Monday, May 6, 2013

Cheating at Canasta - William Trevor
Two stories are excellent: “The Dressmaker’s Daughter” and “Bravado.” Two others are good, but eight are no more than fair. Those aren’t stats to be proud of (even though the fair ones got published in The New Yorker). Trevor is in his eighties; it may be significant that his weakest stories – somber mood pieces that meander around an idea but never develop into anything of substance – deal with the elderly, while the two excellent ones are about people in their teens. In “Bravado” a young girl is attracted to a boy who has a reckless swagger. But does her admiration spur him on to impress her? When his actions have tragic consequences, a moral question arises for her: must she bear part of the responsibility? The fact that we never anticipate this specter of guilt gives it impact. Guilt is also at the core of “The Dressmaker’s Daughter.” The capacity to feel guilt can be redeeming, but often it’s a burden one must live with – somehow. In these two stories – in which Trevor is at his best – an emotion lingers on long after the final word.

The Girls of Slender Means - Muriel Spark
I almost abandoned this novel thirty pages from the end. It struck me as a thin enterprise in every way. The disjointed snippets seem carelessly patched together, and Spark’s attitude toward her characters is cold, even disdainful. Of the girls living in the May of Tech Club (just after WW II), three stand out. Selina is a sexually adventurous beauty, Jane does what she calls “brain work,” Joanna gives elocution lessons in which she recites poetry and has her students recite it back (the book contains long stretches of poetry and psalms, which the other-worldly Joanna knows by heart). Only Nicholas Farrington interested me (his death is announced on page four, though he appears, quite alive, from start to finish). For him the girls of slender means embody some ideal of young womanhood; his longing for the ineffable kept me reading, and those last thirty pages (which I almost skipped) added dimension to the novel. A bomb – a remnant of the war – goes off in the garden of the Club, starting a fire that traps some girls on the top floor. Nicholas tries, with the firemen, to rescue them; he’s acquainted with the roof of the adjoining building, for he’s been sleeping there with Selina. All the girls escape – except one. We know that Nicholas will, in the indeterminate future, be killed in Haiti, where he was a religious missionary; what caused him to take that path in life is never explained, but it seems somehow connected with the death at the Club. On the last page, in an evocative passage, he gazes at a May of Tech girl as she pins up her hair – an image he will recall “years later, in the country of his death.”

Murder by the Book - Rex Stout
It’s hit or miss with Stout, and this is a solid single.
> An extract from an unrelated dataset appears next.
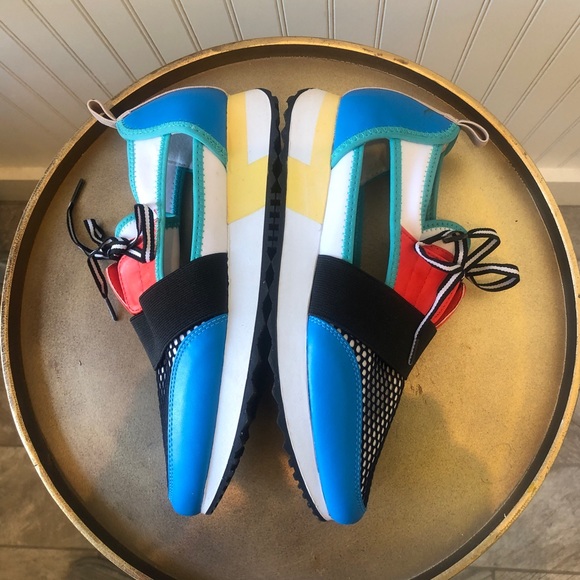 STEVE MADDEN | ARCTIC MULTI COLOR SNEAKERS | SIZE: 8.5 | EUC - Picture 5 of 7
Archie takes center stage, the cast of suspects is manageable, and when Nero Wolfe unveils the identity of the murderer it made sense. I missed an inconsistency that Wolfe spotted, and felt my inadequacy as a private eye. The fact that three people are murdered for an inconsequential reason is no huge deal; Stout isn’t trying to be Dostoevski. The writing – Archie’s voice – is snappy and bright: “She was the kind you look at and think she should take off just one or two pounds, and then you ask where from and end by voting for the status quo.”

The Name of the World - Denis Johnson
Beware of novels with titles like this one. The first-person narrator has a lot of Zen-like thoughts but no vitality. He sleepwalks through a series of episodes that lead nowhere. When we learn that he’s actually mute with grief (his wife and daughter had been killed in a car accident) I didn’t respond because nothing about the guy rang true, including this tragedy. Then, while at the art department of the university where he teaches, Mike blunders onto a “Cannon Performance”: students are watching a young woman “engaged in shaving her lathered mons veneris.” Her name is Flower Cannon. Mike is roused out of his dormancy; he’s even inspired to this lofty thought: he would have loved for his daughter, if she had lived, to have turned out to be like Flower. The plot is headed toward a relationship between the two (Flower pops up wherever Mike goes), but I wanted no part of the impending nonsense, so I bailed out on page 62, which was the halfway point. I hope that my description of the Cannon Performance hasn’t misled you. Even with the sex thrown in, this book is as drab as an old brown suit.